Problem to solve: All lines between the start of the listing below and the line containing "family: Cricetidae", inclusive, must be repeated exactly.

[[ Task data, beginning ]]

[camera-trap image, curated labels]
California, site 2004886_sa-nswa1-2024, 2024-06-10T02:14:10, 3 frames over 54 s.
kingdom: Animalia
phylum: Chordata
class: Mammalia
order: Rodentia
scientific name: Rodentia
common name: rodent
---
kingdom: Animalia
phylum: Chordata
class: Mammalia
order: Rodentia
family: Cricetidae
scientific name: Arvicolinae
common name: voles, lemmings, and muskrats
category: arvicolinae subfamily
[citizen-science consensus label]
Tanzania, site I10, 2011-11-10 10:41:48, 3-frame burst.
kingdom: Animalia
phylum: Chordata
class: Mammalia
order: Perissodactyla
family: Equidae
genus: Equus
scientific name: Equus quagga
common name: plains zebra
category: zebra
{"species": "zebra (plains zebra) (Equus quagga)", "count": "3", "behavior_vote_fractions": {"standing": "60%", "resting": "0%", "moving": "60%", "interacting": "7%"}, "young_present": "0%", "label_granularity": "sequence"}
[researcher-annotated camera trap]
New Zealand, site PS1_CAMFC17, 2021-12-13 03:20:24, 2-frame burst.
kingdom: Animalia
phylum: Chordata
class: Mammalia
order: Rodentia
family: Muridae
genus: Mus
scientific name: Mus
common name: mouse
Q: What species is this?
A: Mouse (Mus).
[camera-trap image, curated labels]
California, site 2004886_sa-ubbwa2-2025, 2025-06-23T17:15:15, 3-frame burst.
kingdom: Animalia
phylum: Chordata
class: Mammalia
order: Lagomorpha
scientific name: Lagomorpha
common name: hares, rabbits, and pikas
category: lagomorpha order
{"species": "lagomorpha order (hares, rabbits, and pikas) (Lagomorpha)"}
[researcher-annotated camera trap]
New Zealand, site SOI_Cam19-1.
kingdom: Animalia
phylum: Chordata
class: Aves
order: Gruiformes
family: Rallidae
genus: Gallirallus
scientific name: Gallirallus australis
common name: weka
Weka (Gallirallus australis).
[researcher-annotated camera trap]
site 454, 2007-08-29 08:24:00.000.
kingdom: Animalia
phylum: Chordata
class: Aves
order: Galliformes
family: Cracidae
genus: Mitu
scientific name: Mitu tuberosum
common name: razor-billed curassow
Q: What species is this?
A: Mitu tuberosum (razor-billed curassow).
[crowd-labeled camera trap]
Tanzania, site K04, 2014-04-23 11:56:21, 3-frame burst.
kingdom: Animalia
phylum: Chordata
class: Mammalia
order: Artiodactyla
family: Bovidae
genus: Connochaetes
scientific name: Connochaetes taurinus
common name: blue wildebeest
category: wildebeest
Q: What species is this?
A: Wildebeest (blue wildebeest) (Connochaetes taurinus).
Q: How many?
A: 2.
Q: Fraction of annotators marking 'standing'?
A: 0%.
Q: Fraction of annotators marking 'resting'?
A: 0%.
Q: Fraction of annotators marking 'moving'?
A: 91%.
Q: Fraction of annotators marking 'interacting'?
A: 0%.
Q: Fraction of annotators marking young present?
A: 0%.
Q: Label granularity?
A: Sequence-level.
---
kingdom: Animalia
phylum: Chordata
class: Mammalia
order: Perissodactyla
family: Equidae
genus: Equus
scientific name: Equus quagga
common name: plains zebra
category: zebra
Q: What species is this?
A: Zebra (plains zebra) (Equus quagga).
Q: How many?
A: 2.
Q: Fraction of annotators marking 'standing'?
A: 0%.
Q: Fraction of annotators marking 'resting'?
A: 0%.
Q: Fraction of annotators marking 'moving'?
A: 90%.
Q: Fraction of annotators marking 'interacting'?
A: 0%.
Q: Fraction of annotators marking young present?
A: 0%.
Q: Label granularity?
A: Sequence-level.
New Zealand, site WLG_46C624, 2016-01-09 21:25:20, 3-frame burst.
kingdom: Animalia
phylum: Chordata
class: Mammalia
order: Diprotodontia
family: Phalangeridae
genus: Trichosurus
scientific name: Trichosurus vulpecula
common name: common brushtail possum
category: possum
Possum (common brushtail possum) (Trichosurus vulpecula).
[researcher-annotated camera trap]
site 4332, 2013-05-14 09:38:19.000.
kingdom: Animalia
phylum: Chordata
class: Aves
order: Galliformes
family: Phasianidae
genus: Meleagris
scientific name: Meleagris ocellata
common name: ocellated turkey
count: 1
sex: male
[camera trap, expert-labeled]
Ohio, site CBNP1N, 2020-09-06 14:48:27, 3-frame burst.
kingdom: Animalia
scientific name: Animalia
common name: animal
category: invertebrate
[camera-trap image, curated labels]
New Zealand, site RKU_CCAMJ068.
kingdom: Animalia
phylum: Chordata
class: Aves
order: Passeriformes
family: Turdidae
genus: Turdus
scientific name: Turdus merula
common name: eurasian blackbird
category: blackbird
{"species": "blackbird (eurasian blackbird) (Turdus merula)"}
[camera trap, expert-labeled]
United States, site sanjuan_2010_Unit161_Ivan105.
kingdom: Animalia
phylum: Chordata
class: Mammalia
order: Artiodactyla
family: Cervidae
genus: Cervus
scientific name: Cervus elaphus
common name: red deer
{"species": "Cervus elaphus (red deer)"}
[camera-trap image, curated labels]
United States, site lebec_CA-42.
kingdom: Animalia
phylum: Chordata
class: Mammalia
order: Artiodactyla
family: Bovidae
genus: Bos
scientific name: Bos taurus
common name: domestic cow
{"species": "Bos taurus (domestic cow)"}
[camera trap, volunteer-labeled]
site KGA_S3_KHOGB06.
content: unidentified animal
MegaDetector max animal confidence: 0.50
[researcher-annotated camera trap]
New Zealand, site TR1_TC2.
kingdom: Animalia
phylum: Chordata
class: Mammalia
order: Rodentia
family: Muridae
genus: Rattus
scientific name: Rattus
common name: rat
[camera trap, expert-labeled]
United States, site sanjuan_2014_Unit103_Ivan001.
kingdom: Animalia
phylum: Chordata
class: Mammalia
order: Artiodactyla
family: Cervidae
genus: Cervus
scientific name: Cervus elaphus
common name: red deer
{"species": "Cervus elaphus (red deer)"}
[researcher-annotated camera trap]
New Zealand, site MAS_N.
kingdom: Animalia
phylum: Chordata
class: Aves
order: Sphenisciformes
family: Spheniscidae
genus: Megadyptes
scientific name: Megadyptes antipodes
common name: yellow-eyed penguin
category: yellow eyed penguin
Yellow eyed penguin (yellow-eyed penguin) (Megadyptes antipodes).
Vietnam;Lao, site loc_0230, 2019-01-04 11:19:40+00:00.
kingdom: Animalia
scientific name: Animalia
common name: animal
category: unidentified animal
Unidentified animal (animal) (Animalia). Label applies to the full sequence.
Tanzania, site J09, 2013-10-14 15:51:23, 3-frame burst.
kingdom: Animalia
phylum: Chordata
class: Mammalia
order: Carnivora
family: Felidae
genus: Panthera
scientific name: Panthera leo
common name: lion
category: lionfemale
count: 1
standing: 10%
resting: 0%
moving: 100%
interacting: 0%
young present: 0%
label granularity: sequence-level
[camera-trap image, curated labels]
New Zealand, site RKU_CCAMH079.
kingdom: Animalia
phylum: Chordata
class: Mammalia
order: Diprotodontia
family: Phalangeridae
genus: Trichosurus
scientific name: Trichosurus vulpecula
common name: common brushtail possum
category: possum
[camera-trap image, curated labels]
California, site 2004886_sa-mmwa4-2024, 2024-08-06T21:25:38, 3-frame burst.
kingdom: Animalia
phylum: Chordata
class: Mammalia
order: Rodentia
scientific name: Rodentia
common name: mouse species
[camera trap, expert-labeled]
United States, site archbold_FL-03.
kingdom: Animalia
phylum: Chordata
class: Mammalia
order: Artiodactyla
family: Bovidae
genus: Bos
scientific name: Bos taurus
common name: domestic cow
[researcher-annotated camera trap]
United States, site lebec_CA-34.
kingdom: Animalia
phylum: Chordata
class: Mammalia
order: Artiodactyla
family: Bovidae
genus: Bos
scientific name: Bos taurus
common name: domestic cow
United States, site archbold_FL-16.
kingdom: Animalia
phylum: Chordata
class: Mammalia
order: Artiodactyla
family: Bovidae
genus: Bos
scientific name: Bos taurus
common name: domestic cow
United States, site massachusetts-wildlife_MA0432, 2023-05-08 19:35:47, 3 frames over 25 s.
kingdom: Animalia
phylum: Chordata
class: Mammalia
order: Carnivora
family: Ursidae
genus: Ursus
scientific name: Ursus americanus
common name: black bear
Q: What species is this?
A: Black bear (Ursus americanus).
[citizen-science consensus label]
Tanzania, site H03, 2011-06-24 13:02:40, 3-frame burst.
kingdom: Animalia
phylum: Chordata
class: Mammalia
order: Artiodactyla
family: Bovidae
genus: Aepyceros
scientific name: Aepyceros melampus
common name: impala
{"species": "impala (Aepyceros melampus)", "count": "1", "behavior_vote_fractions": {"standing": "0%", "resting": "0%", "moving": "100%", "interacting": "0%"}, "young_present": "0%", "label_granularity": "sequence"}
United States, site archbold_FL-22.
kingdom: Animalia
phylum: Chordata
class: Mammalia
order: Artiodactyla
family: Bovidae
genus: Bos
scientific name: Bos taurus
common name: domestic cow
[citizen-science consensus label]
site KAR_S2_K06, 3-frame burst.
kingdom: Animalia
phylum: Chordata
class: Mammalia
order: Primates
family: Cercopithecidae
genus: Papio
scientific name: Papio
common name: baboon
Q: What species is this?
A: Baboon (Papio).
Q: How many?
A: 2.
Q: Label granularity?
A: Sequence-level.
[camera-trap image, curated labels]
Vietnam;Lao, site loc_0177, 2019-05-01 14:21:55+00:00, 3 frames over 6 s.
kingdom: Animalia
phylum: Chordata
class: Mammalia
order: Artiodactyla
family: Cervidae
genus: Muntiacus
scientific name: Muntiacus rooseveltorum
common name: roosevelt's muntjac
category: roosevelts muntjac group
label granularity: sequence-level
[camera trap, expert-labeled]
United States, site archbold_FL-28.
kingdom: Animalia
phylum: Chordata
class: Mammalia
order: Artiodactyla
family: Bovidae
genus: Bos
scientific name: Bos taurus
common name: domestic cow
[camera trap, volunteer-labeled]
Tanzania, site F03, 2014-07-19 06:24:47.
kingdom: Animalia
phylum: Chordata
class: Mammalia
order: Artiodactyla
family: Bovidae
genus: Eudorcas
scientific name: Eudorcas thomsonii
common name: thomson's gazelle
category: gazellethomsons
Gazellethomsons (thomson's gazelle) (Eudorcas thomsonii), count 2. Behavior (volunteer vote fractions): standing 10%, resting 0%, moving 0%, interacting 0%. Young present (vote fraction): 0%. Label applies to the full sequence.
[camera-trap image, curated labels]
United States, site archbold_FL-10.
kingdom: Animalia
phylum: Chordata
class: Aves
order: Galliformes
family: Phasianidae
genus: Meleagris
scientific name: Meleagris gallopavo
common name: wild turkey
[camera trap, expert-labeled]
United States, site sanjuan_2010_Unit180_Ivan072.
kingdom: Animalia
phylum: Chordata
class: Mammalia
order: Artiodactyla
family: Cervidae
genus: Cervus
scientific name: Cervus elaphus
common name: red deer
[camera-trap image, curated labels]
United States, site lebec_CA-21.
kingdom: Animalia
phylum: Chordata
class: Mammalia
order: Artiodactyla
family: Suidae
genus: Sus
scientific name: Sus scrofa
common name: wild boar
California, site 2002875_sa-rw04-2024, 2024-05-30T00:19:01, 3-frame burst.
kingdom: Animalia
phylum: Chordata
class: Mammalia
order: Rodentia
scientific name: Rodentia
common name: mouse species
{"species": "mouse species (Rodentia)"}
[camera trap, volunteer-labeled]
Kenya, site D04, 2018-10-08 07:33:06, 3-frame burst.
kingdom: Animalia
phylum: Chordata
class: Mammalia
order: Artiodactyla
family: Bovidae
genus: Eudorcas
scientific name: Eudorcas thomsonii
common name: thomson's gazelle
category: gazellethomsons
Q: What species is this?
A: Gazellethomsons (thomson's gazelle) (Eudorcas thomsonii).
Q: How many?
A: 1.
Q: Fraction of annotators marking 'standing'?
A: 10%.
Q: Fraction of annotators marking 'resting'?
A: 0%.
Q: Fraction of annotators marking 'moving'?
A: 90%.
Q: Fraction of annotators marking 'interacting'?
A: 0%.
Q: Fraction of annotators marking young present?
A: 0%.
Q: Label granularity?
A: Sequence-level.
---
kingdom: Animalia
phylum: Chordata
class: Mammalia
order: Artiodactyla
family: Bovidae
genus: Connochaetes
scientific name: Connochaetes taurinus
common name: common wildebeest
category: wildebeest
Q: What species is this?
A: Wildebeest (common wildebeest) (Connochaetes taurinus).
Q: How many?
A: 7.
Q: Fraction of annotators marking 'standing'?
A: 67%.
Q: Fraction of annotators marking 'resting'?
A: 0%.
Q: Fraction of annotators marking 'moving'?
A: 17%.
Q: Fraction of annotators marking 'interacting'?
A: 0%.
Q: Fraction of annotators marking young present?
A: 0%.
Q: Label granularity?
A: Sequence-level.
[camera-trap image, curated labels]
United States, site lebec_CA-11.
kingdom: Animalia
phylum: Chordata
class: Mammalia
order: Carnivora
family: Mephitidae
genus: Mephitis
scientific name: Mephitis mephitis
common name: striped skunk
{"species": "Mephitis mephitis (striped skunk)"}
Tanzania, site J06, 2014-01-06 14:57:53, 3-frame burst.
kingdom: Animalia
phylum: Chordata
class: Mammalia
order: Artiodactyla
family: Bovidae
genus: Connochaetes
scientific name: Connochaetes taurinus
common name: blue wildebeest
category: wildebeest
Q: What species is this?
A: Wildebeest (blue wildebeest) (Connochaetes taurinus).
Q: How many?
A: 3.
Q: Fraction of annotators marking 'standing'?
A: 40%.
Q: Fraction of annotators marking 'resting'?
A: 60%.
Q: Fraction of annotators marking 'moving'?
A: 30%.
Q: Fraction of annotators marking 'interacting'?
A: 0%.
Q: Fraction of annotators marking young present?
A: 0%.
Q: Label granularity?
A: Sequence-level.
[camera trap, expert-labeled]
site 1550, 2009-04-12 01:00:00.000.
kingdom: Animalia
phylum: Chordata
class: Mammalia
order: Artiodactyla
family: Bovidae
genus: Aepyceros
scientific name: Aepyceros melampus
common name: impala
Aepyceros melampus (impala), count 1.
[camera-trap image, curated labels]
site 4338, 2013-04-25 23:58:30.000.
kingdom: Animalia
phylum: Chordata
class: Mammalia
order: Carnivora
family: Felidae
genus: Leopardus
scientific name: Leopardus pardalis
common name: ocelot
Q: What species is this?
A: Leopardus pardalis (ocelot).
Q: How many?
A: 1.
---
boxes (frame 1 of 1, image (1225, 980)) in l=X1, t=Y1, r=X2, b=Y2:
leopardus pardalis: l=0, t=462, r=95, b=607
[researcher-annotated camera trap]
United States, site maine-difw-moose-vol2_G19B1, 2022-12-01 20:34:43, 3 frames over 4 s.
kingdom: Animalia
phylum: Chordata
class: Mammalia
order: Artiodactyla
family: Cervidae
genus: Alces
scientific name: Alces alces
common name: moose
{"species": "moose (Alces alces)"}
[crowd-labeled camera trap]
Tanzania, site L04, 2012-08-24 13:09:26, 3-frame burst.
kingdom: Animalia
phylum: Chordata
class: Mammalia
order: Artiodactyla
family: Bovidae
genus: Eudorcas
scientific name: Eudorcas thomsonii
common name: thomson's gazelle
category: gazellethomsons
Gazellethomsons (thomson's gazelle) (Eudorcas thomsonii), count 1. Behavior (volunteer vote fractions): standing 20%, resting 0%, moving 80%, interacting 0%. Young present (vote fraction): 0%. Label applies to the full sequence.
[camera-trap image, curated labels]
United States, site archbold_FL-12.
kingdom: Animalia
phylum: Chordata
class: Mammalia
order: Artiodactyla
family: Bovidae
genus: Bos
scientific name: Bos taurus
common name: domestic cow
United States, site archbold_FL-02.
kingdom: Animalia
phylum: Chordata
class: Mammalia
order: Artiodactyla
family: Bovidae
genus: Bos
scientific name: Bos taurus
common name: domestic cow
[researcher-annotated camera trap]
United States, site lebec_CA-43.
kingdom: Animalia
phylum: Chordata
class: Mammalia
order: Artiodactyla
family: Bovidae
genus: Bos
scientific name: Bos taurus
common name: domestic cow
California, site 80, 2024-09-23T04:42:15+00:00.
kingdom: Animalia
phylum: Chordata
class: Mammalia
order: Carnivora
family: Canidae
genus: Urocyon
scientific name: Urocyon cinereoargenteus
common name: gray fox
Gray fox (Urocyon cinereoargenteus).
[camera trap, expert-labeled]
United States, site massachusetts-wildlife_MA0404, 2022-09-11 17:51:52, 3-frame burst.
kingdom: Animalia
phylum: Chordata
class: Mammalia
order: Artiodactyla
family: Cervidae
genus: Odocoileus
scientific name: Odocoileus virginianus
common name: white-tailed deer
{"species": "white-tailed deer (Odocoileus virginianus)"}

[[ Task data, end ]]

Written solution:
[camera-trap image, curated labels]
California, site 2004886_sa-nswa1-2024, 2024-06-10T02:14:10, 3 frames over 54 s.
kingdom: Animalia
phylum: Chordata
class: Mammalia
order: Rodentia
scientific name: Rodentia
common name: rodent
---
kingdom: Animalia
phylum: Chordata
class: Mammalia
order: Rodentia
family: Cricetidae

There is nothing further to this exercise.